Domestic violence support centre to operate from under a tree

The Thohoyandou Victim Empowerment Programme (TVEP) was evicted from their offices because they have been unable to pay their rent.

After helping scores of domestic violence victims from an old embassy building in Sibasa for 18 years, the Thohoyandou Victim Empowerment Programme (TVEP) is now set to operate from under a tree.

This is after the organisation was evicted from their offices because the building they used is owned by the Department of Public Works, and they have been unable to pay their rent.

The hope of many victims

TVEP spokesperson Tshilidzi Masikhwa said that they were worried about the eviction which comes during the 16 Days of Activism and at the start of the December holidays when they normally record a higher-than-average number of cases.

“We have been operating from the building for the past 18 years, and people have learnt to trust us to handle their matters as we are the hope of many victims. And that is why we continue to help people, even if it means operating out in the open or under a tree. As we all know, during the holidays cases ranging from domestic abuse to sexual assault are reported and people will require our help. We cannot afford to disappoint them,” said Masikhwa.

The eviction happened after the Limpopo High Court ruled in favour of the Department of Public Works that had filed court applications last year to evict TVEP from the building.

The rural based NGO could not afford to pay their rent and their negotiations for a settlement were not successful.
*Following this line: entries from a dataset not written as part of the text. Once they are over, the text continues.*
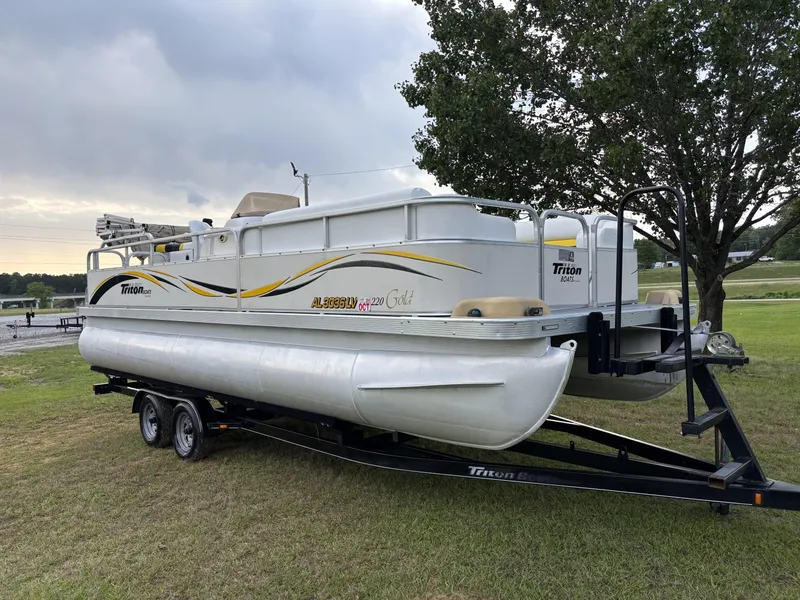 Slide: The Image of 2007 Triton 220 Gold pontoon boat on trailer, parked on grass near a tree. - 3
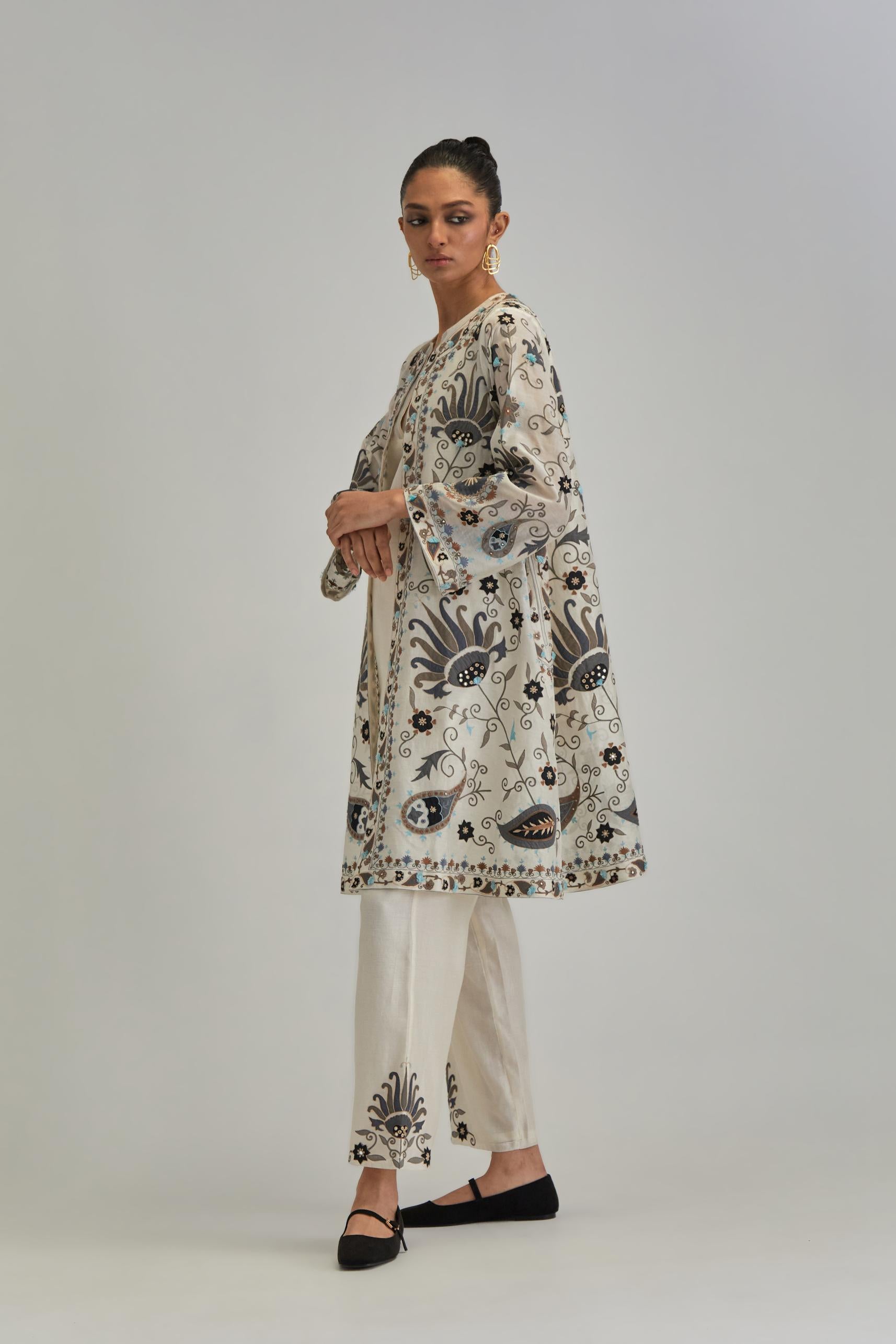 Off White short front open A-line jacket, fully embroidered with bold appliqué flowers, earthy-coloured Aari thread work and silk tassels, paired with Off white silk Chanderi straight pants with earthy coloured appliqué at hem.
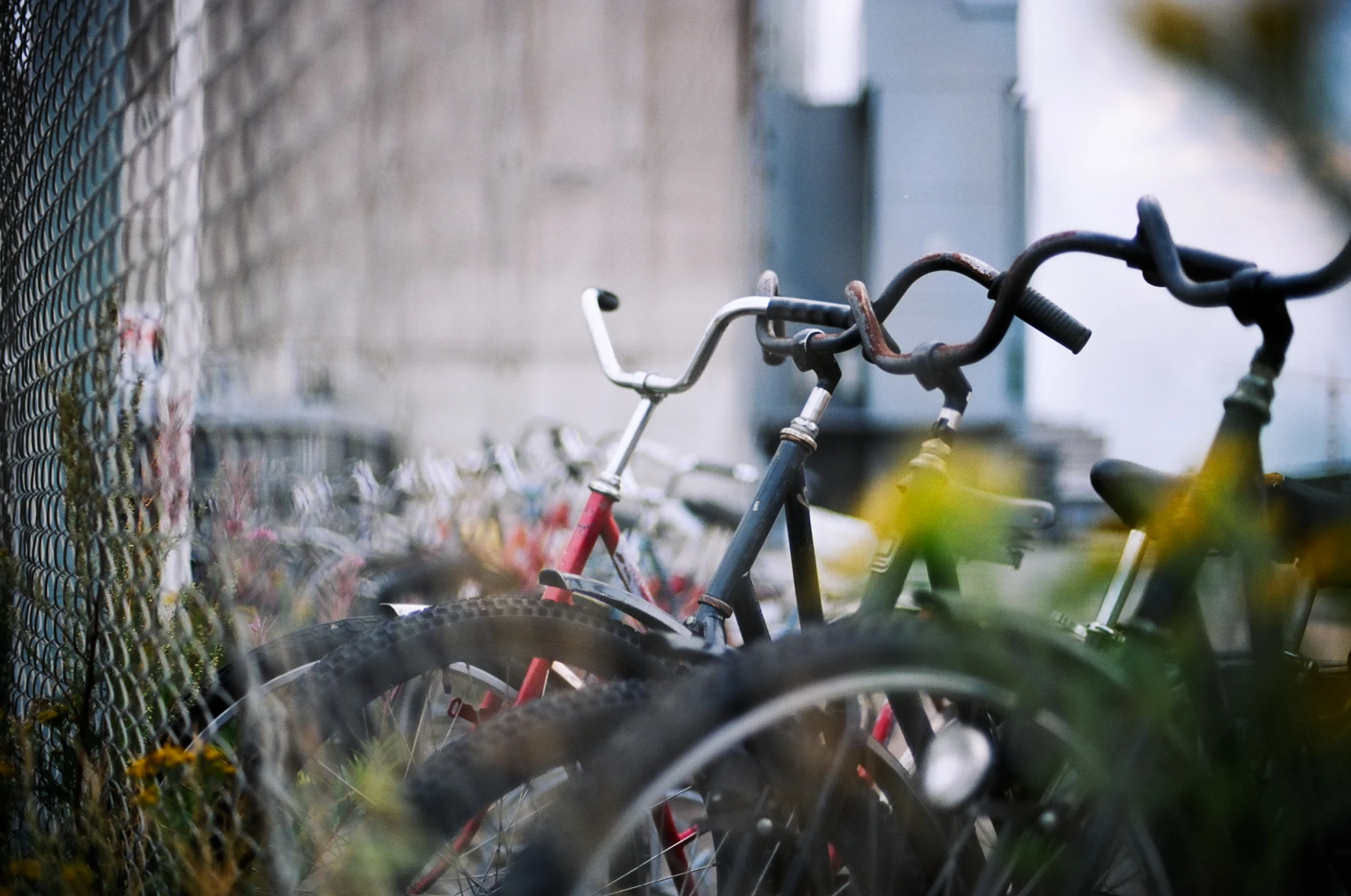 a bunch of bikes are parked in front of the fence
The organisation operates from donations from foreign aid which mostly covers their operational costs. The TVEP currently has over 67 employees, some of whom are based at trauma centres at Donald Fraser and Tshilidzini hospitals.

Praise from the government

“Over the years we have assisted more than 26 000 victims as we have become a first stop for victims of abuse. They know that we are the only place in the area where they can get the help they need,” he said.

TVEP provides counselling, advocacy, support, access to medical examinations and anti-retroviral treatment to hundreds of people. He further said that they are surprised that the same government which usually praises the work done by the TVEP each year does not want to help them.

“We get praise all the times from the government, but they do not seem to want to help us. We are here to help people and care for them, but little is being done to help us. Each day we restore hope and life to many victims and we feel our work needs to be appreciated,” he said.

Masikhwa has however encouraged people to continue visiting their trauma centres at hospitals while TVEP tries to find a place to operate from. - Health-e News.